A congressional advisory panel last week formally recommended refining the way hospitals categorize patients for purposes of billing Medicare, a move that could result in a loss of billions of dollars of revenue for rural hospitals.
Though it did not endorse a specific classification plan, the Medicare Payment Advisory Commission's June 1 report to Congress said the current system of nearly 500 DRGs doesn't account for the differences in the severity of illnesses among patients within each DRG.
One possible method to correct the problem would be to double the number of DRGs to make each more sensitive to differences in illness acuity.
MedPAC's analysis grew from its 1999 report recommending changes to Medicare's formula for reimbursing costs related to teaching medical residents. Its formal recommendation on DRG refinement last week followed a detailed debate by the 17-member commission earlier this year (Jan. 31, p. 2).
"These are issues that have been raised and then dropped over the last 10 to 15 years," said MedPAC Chairwoman Gail Wilensky.
Under the current system, Wilensky said, hospitals that treat sicker patients are systematically underpaid as a result of payment inaccuracies, while others treat healthier patients and are overpaid.
A group of nearly 200 hospitals tried but failed in federal court to get more money for treating extremely ill Medicare beneficiaries (See story, p. 18).
The overpayments and underpayments occur because hospitals get paid roughly the same amount for patients in a single DRG, regardless of how costly it is for hospitals to treat them.
Such a system tends to favor small and rural hospitals that can treat only less-severe cases, while the large urban teaching facilities that have the expertise to treat more-severe cases are put at a disadvantage.

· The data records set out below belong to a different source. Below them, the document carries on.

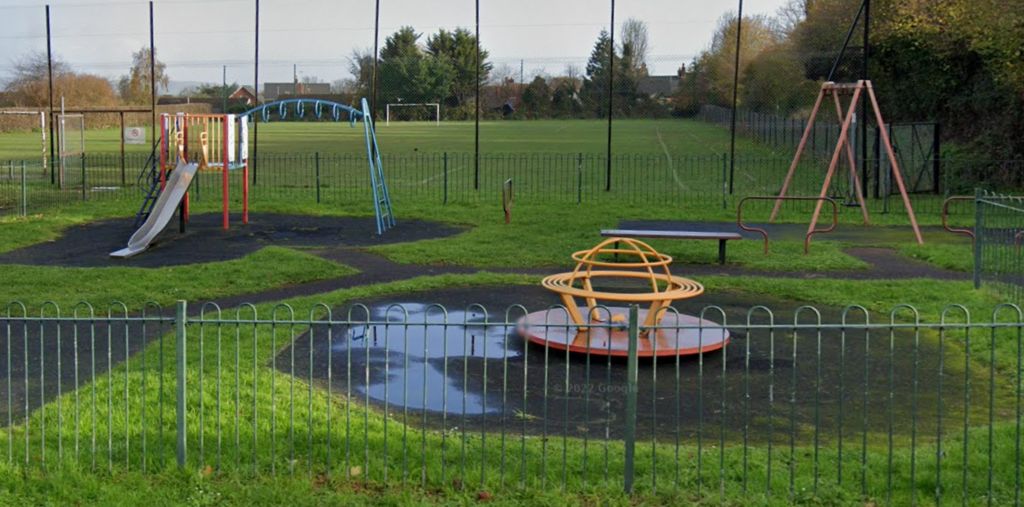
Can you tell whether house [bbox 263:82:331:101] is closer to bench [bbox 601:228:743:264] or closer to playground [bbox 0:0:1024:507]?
playground [bbox 0:0:1024:507]

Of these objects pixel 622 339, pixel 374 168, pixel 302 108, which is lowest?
pixel 622 339

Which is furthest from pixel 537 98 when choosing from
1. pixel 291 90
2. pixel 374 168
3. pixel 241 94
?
pixel 374 168

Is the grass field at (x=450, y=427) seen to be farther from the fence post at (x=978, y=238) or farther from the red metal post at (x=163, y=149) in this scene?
the red metal post at (x=163, y=149)

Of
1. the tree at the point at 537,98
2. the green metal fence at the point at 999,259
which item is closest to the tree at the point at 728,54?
the tree at the point at 537,98

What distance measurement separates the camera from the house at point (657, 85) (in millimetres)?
40219

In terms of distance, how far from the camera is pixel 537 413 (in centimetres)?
810

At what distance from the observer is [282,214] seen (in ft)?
71.8

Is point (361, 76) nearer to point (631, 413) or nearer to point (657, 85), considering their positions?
point (657, 85)

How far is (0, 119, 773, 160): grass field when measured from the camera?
138 feet

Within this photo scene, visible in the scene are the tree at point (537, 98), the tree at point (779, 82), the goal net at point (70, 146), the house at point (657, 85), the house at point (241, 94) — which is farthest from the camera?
the tree at point (537, 98)

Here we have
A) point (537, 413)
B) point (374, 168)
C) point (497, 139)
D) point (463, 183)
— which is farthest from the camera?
point (497, 139)

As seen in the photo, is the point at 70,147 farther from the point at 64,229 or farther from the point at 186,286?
the point at 186,286

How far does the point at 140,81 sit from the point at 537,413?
40.2 meters

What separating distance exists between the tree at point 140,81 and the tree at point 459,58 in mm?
11003
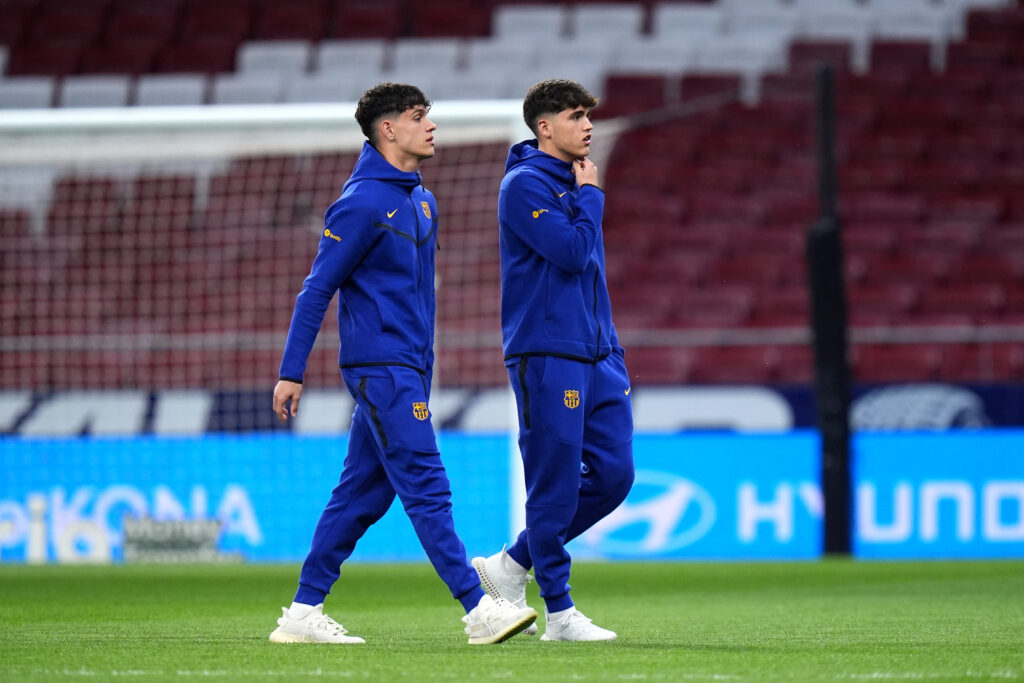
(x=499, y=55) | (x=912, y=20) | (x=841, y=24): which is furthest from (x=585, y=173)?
(x=912, y=20)

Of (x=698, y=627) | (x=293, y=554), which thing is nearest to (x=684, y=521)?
(x=293, y=554)

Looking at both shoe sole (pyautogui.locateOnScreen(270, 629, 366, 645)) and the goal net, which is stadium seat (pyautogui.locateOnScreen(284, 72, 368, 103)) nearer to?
the goal net

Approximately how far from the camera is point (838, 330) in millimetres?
10812

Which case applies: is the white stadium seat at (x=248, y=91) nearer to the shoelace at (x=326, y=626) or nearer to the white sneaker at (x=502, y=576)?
Answer: the white sneaker at (x=502, y=576)

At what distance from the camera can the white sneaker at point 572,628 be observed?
4777 millimetres

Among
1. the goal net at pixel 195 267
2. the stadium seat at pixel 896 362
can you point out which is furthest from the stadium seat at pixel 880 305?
the goal net at pixel 195 267

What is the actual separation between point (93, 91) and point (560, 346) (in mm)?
15175

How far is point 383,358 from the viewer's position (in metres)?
4.60

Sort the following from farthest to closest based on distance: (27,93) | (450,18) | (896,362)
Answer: (450,18) → (27,93) → (896,362)

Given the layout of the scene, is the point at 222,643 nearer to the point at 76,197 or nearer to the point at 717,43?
the point at 76,197

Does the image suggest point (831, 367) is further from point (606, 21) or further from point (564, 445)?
point (606, 21)

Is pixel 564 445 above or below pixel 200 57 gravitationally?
below

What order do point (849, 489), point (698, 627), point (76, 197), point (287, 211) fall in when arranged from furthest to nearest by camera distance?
point (76, 197) < point (287, 211) < point (849, 489) < point (698, 627)

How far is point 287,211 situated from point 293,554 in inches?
96.0
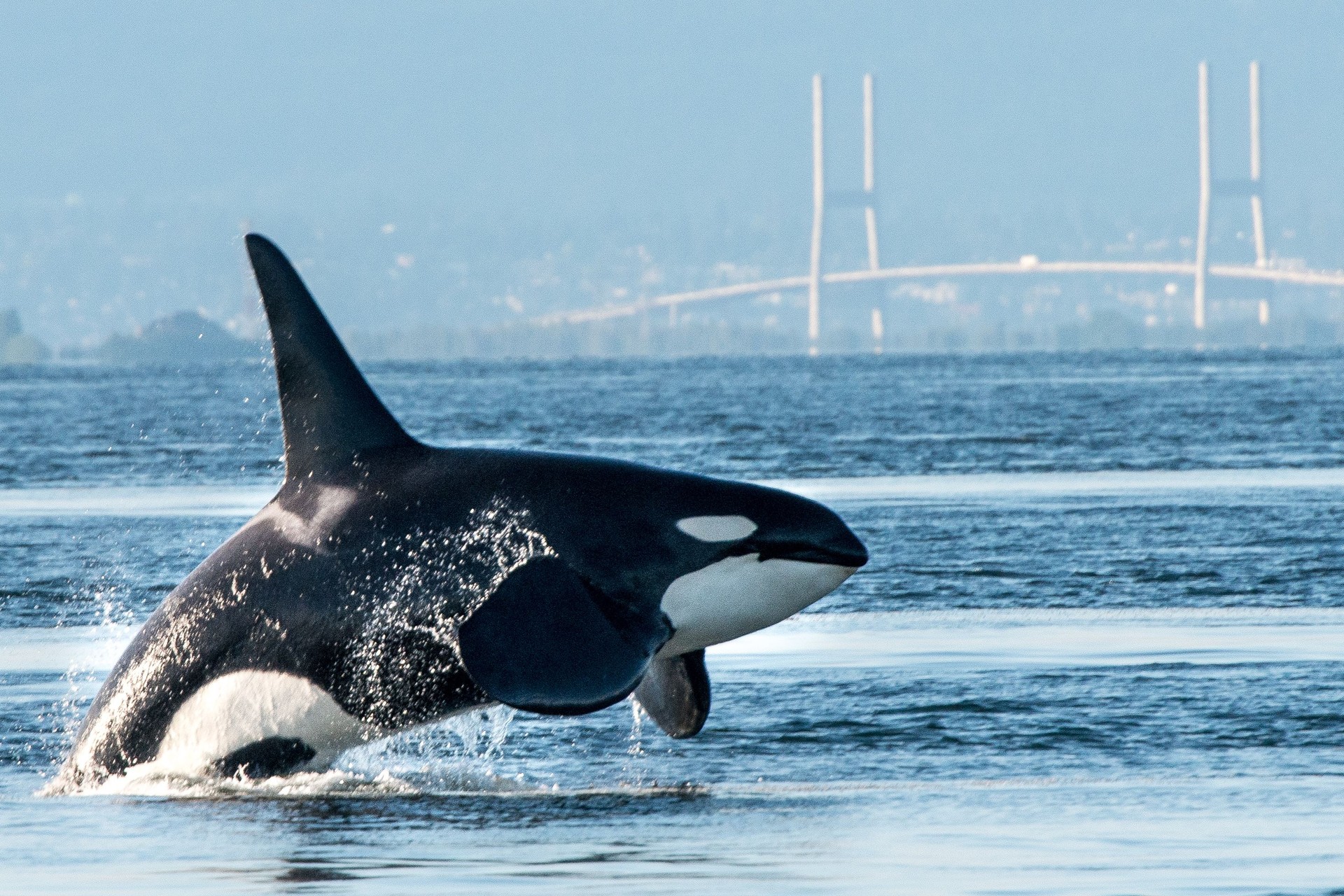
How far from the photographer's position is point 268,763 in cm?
1094

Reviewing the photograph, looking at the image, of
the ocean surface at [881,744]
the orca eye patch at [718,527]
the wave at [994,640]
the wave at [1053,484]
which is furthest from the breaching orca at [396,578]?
the wave at [1053,484]

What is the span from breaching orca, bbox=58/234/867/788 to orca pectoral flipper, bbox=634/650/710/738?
0.61ft

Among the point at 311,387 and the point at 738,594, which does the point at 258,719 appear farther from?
the point at 738,594

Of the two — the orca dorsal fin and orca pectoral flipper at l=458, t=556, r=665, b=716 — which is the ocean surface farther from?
the orca dorsal fin

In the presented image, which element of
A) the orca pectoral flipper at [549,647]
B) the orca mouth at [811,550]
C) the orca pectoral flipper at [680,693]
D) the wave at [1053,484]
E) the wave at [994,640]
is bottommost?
the wave at [1053,484]

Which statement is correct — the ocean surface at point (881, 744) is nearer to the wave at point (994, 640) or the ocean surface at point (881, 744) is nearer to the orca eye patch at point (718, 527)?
the wave at point (994, 640)

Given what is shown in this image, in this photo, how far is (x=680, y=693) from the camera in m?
11.4

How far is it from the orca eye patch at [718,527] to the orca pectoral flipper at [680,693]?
0.81 metres

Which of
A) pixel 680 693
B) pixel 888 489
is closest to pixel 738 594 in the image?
pixel 680 693

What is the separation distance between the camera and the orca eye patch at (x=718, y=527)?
10.6 metres

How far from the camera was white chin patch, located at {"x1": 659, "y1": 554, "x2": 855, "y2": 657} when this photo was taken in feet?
34.8

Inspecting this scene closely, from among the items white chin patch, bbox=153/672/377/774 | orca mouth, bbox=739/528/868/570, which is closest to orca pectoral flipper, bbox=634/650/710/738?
orca mouth, bbox=739/528/868/570

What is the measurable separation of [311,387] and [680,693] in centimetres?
217

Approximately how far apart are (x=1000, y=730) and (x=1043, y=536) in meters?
12.3
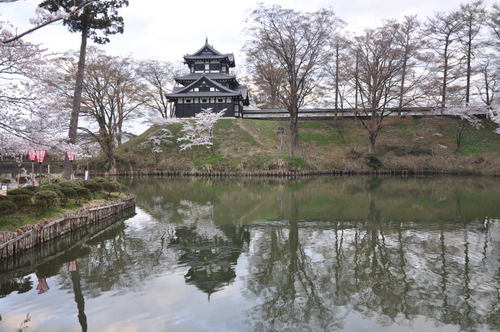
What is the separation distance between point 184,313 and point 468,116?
4132 cm

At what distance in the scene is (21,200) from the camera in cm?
1034

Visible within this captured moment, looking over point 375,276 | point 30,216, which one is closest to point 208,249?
point 375,276

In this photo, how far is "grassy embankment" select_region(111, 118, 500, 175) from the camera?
1390 inches

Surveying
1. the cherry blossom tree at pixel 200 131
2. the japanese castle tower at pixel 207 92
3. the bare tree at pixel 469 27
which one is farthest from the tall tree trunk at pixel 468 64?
the cherry blossom tree at pixel 200 131

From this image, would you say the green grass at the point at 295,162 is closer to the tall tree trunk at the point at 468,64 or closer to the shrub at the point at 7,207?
the tall tree trunk at the point at 468,64

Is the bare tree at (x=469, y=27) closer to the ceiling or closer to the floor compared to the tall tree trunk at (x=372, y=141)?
closer to the ceiling

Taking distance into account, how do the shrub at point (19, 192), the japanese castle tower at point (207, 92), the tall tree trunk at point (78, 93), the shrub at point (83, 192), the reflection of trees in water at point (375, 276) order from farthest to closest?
the japanese castle tower at point (207, 92), the tall tree trunk at point (78, 93), the shrub at point (83, 192), the shrub at point (19, 192), the reflection of trees in water at point (375, 276)

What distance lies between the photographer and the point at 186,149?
41312 millimetres

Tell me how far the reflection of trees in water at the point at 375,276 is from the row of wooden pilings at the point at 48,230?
587 centimetres

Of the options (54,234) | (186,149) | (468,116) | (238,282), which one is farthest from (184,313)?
(468,116)

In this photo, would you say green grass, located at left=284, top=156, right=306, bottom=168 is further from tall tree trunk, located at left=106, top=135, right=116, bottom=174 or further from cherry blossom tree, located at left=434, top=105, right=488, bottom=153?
tall tree trunk, located at left=106, top=135, right=116, bottom=174

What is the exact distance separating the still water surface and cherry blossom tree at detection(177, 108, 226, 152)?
26079 millimetres

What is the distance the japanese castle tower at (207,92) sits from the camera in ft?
148

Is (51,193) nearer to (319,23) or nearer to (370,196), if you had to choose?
(370,196)
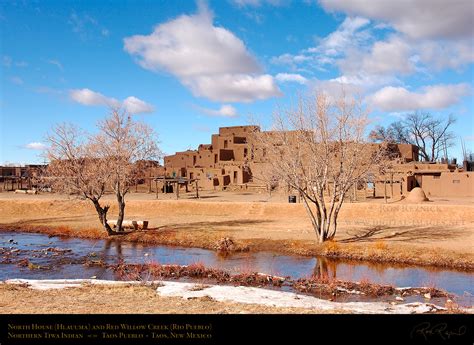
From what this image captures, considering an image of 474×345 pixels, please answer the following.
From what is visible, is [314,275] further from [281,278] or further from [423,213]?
[423,213]

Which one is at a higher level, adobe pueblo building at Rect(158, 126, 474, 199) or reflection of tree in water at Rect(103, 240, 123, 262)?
adobe pueblo building at Rect(158, 126, 474, 199)

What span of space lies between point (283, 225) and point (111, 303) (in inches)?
909

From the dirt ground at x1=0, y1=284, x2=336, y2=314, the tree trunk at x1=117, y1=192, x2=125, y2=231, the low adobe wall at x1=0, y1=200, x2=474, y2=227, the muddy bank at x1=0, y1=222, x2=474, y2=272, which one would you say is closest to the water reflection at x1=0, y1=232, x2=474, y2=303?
the muddy bank at x1=0, y1=222, x2=474, y2=272

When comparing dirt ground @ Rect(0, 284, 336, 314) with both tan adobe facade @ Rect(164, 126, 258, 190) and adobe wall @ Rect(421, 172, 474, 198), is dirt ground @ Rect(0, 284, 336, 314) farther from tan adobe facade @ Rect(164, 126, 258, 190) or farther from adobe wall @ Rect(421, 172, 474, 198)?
tan adobe facade @ Rect(164, 126, 258, 190)

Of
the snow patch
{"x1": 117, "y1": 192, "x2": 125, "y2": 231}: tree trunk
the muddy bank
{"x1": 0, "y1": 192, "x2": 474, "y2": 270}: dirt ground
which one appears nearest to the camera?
the snow patch

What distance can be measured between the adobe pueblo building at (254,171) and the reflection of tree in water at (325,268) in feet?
28.0

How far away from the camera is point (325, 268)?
21.2m

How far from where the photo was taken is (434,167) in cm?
5666

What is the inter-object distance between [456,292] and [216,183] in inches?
1922

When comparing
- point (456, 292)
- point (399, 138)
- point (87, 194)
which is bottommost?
point (456, 292)

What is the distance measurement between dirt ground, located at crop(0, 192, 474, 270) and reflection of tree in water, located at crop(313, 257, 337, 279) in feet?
4.61

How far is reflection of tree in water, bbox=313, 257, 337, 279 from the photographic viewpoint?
19.4m

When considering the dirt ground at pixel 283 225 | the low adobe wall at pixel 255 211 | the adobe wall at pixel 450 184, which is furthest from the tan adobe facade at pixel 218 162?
the adobe wall at pixel 450 184
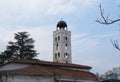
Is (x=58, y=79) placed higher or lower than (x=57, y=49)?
lower

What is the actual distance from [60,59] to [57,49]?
15.2ft

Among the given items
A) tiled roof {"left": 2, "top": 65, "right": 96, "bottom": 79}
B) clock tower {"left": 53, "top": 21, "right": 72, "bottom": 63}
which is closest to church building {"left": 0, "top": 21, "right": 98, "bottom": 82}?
tiled roof {"left": 2, "top": 65, "right": 96, "bottom": 79}

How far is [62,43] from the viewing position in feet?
255

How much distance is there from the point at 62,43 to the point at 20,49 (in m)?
23.4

But that shift from rural hospitals to urban institutions might make DRG refinement a hard sell right now in Congress, which ultimately would have to approve such a change in payment formulas, said Carmela Coyle, senior vice president for policy at the American Hospital Association.
Rural hospitals have been among the loudest objectors to payment policies enacted under the Balanced Budget Act of 1997, which aimed to reduce Medicare spending by $112 billion from 1998 to 2002. They were instrumental last year in persuading Congress to increase federal healthcare spending by $16.1 billion over five years.
As a result, Congress isn't likely to want to endorse any change that would shift money away from rural providers.